Last summer I had the honor of being asked to present the keynote for the 2014 Codestock conference in Knoxville, Tennessee. I couldn’t have been more excited about the opportunity and the message I wanted to deliver: Becoming an Outlier. I walked into the auditorium a full hour before my talk so that I would have ample time to complete a tech check. It turned out, an hour wasn’t near enough time.
My laptop decided it wasn’t interested in syncing with the projector, instead producing a fuzzy postage stamp style display in the center of the screen. We toyed with settings for 30 minutes to no avail. Time was running out. It was time to start calling for backup machines. Thankfully multiple people came to my aid. The first machine was so old that it couldn’t play my full HD video without severe stuttering. The second lacked Powerpoint. And finally, the third machine we tried in a 15 minute fury looked promising by initially displaying the slides and playing the video. I sprinted to the back room to finish configuring the machine with the necessary fonts and source files.
I was nearly done with this configuration when the machine crashed with a blue screen of death. No one wants to see this 5 minutes before a presentation.
The owner assured me we could get it booted and finished installing the font in time – after all, it had an SSD. Sure enough, with about a minute to spare, and just as they began reading my bio, the machine was ready! Whew.
I stepped on stage and raised my hands in the air in excitement when the Mac projected successfully to the screen. “We’re going to do a keynote!” The crowd could certainly see the relief and excitement on my face. The presentation started great, but smooth sailing didn’t last long. I heard a gasp and some giggles from the crowd. I whirled around to see that the projector had gone black. Ouch. The machine was fine, it was the projector itself. But I was determined to stay upbeat and share the message so I forged ahead. The projector proceeded to come back on, then die out again a couple more times throughout the presentation. But I smiled, laughed it off, and continued speaking without it.
- Prepare a plan to handle broken tech. If a failure has happened once, it will likely happen again.
- Do your tech check as far in advance as possible. You need more time than you think. Trust me.
- When things go wrong, smile and laugh. It relieves tension and helps clear the head. It shows the crowd that you’re not rattled and thereby puts them at ease. This little trick should help keep you at ease as well.
- Remember that the crowd is rooting for you to succeed. They are sitting there and have no interest in wasting their time.
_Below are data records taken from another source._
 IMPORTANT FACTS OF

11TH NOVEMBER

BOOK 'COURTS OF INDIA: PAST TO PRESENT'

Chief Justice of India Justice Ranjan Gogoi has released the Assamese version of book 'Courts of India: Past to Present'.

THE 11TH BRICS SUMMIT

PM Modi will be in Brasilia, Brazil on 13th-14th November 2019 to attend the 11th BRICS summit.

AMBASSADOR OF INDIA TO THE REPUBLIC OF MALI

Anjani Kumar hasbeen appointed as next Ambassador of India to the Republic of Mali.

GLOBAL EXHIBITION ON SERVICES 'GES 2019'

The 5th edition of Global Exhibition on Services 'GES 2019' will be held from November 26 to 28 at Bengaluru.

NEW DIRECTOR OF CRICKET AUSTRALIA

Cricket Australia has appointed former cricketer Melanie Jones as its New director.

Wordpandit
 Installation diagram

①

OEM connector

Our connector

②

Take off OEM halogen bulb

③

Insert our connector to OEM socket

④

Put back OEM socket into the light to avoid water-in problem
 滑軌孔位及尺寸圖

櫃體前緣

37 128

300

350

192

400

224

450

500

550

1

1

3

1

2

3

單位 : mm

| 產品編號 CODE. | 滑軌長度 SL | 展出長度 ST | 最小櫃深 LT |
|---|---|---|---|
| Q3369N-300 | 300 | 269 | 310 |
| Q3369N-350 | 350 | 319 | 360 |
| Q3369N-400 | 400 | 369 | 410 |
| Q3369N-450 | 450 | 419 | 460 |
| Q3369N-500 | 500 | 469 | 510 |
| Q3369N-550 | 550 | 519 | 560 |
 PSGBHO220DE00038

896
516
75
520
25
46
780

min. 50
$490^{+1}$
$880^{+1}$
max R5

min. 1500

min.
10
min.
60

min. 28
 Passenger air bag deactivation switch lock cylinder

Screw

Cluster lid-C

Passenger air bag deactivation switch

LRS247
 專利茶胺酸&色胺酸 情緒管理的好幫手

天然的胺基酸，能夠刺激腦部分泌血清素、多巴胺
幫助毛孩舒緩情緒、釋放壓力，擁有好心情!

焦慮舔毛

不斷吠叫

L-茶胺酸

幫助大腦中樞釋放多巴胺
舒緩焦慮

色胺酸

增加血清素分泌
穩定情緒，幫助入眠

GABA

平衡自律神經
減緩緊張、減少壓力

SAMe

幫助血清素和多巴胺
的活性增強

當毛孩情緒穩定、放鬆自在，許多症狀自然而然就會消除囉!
Roll with the punches and forge ahead.
- Frame the unexpected as an interesting plot twist rather than a failure. You have a choice in how you respond when caught off-guard. This applies both on stage and throughout life. Remember, the crowd wants to see you succeed. No one wants to sit through an hour of embarrassing failure. The crowd will feed off your negativity or your positive vibes. No matter the circumstances, the crowd will look to you to help frame the experience. Present with enthusiasm, no matter the struggles along the way.
Finally, remember, you set the bar for any reactions. No one will be more excited about your topic than you.